Task material
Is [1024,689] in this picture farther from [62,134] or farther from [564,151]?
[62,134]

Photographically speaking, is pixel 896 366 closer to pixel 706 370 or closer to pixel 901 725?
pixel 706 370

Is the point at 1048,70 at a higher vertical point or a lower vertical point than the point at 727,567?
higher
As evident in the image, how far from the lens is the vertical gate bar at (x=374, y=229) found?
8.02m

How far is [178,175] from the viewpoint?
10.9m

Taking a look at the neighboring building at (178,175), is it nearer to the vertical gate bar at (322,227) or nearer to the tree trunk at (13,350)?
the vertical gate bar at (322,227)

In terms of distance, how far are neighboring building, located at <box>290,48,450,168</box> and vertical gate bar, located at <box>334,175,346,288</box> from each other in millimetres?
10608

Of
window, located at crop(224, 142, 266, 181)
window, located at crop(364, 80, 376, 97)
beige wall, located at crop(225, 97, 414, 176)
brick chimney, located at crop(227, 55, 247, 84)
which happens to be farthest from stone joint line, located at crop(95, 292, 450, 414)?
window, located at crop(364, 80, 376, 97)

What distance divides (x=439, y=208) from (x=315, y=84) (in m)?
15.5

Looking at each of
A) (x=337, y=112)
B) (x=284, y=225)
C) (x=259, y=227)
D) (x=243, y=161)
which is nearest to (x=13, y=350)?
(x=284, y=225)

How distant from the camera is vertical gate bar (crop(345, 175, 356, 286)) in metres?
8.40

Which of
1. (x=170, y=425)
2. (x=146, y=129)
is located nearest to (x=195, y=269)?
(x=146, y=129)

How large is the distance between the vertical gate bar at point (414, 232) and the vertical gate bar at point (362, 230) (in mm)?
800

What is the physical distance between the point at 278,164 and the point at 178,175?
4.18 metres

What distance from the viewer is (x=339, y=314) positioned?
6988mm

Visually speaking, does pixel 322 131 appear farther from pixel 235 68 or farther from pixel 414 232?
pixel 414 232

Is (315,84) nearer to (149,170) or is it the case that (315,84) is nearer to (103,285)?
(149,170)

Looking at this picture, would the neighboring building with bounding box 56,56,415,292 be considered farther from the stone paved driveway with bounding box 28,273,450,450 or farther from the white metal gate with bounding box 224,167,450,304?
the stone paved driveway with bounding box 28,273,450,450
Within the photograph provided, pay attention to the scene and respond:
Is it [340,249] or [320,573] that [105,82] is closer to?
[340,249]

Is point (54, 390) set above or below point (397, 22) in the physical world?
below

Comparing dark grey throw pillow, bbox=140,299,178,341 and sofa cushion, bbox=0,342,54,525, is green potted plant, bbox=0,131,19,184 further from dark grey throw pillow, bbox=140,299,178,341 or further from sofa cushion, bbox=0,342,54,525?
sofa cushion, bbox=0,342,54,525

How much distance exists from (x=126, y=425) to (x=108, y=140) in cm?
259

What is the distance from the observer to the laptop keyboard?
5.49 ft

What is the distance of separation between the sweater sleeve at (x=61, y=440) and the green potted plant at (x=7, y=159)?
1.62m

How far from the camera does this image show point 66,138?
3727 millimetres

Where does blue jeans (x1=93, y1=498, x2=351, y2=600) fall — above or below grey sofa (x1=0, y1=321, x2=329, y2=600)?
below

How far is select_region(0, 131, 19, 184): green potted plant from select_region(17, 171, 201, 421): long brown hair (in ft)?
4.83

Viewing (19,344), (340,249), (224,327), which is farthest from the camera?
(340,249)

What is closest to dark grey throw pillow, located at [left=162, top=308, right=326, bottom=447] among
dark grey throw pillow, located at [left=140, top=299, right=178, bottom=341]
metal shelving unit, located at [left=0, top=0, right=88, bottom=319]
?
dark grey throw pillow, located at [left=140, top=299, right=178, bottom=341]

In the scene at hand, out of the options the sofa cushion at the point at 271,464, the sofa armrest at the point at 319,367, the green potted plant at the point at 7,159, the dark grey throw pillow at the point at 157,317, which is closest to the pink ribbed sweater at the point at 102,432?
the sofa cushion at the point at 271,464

Exercise requirements
Using the data above, print every record exactly as shown.

Response below
Is [1024,689] in this picture farther from [62,134] or farther from [564,151]?
[62,134]

Photographically speaking, is pixel 896 366 closer to pixel 706 370 or closer to pixel 901 725?
pixel 706 370

Is the point at 1048,70 at a higher vertical point or a lower vertical point than the point at 727,567?
higher
As evident in the image, how far from the lens is the vertical gate bar at (x=374, y=229) found?
8.02m

How far is [178,175] from the viewpoint?
10.9m

Taking a look at the neighboring building at (178,175), is it nearer to the vertical gate bar at (322,227) or nearer to the tree trunk at (13,350)?
the vertical gate bar at (322,227)

In terms of distance, how far are neighboring building, located at <box>290,48,450,168</box> and vertical gate bar, located at <box>334,175,346,288</box> from each other in millimetres?
10608

Of
window, located at crop(224, 142, 266, 181)
window, located at crop(364, 80, 376, 97)
beige wall, located at crop(225, 97, 414, 176)
brick chimney, located at crop(227, 55, 247, 84)
which happens to be farthest from stone joint line, located at crop(95, 292, 450, 414)?
window, located at crop(364, 80, 376, 97)

What distance divides (x=439, y=208) from (x=315, y=84) (in m)?
15.5

Looking at each of
A) (x=337, y=112)
B) (x=284, y=225)
C) (x=259, y=227)
D) (x=243, y=161)
which is nearest to (x=13, y=350)?
(x=284, y=225)

How distant from the camera is vertical gate bar (crop(345, 175, 356, 286)) in metres?
8.40

Which of
1. (x=170, y=425)
2. (x=146, y=129)
is located nearest to (x=195, y=269)?
(x=146, y=129)

How large is the distance between the vertical gate bar at point (414, 232) and the vertical gate bar at point (362, 230) (in mm)?
800

What is the physical distance between the point at 278,164 and the point at 178,175?
4.18 metres

What distance from the viewer is (x=339, y=314) positioned?
6988mm

Visually speaking, does pixel 322 131 appear farther from pixel 235 68 or farther from pixel 414 232?
pixel 414 232

Is (315,84) nearer to (149,170) or is it the case that (315,84) is nearer to (103,285)?
(149,170)

Looking at this picture, would the neighboring building with bounding box 56,56,415,292 be considered farther from the stone paved driveway with bounding box 28,273,450,450 or farther from the white metal gate with bounding box 224,167,450,304?
the stone paved driveway with bounding box 28,273,450,450
Within the photograph provided, pay attention to the scene and respond:
Is it [340,249] or [320,573] that [105,82] is closer to?
[340,249]

Is point (54, 390) set above or below point (397, 22) in the physical world?
below

Comparing dark grey throw pillow, bbox=140,299,178,341 and sofa cushion, bbox=0,342,54,525, is green potted plant, bbox=0,131,19,184 further from dark grey throw pillow, bbox=140,299,178,341 or further from sofa cushion, bbox=0,342,54,525?
sofa cushion, bbox=0,342,54,525

How much distance exists from (x=126, y=425) to (x=108, y=140) in cm?
259

What is the distance from the observer to the laptop keyboard?
5.49 ft

What is the distance of separation between the sweater sleeve at (x=61, y=440) and the green potted plant at (x=7, y=159)?
1.62m

How far from the camera does this image show point 66,138?
3727 millimetres

Where does blue jeans (x1=93, y1=498, x2=351, y2=600) fall — above or below grey sofa (x1=0, y1=321, x2=329, y2=600)?
below

How far is select_region(0, 131, 19, 184): green potted plant from select_region(17, 171, 201, 421): long brown hair (in ft)?
4.83

Viewing (19,344), (340,249), (224,327), which is farthest from the camera?
(340,249)

What is closest to dark grey throw pillow, located at [left=162, top=308, right=326, bottom=447] among
dark grey throw pillow, located at [left=140, top=299, right=178, bottom=341]
metal shelving unit, located at [left=0, top=0, right=88, bottom=319]
?
dark grey throw pillow, located at [left=140, top=299, right=178, bottom=341]

In the scene at hand, out of the options the sofa cushion at the point at 271,464, the sofa armrest at the point at 319,367, the green potted plant at the point at 7,159, the dark grey throw pillow at the point at 157,317, which is closest to the pink ribbed sweater at the point at 102,432?
the sofa cushion at the point at 271,464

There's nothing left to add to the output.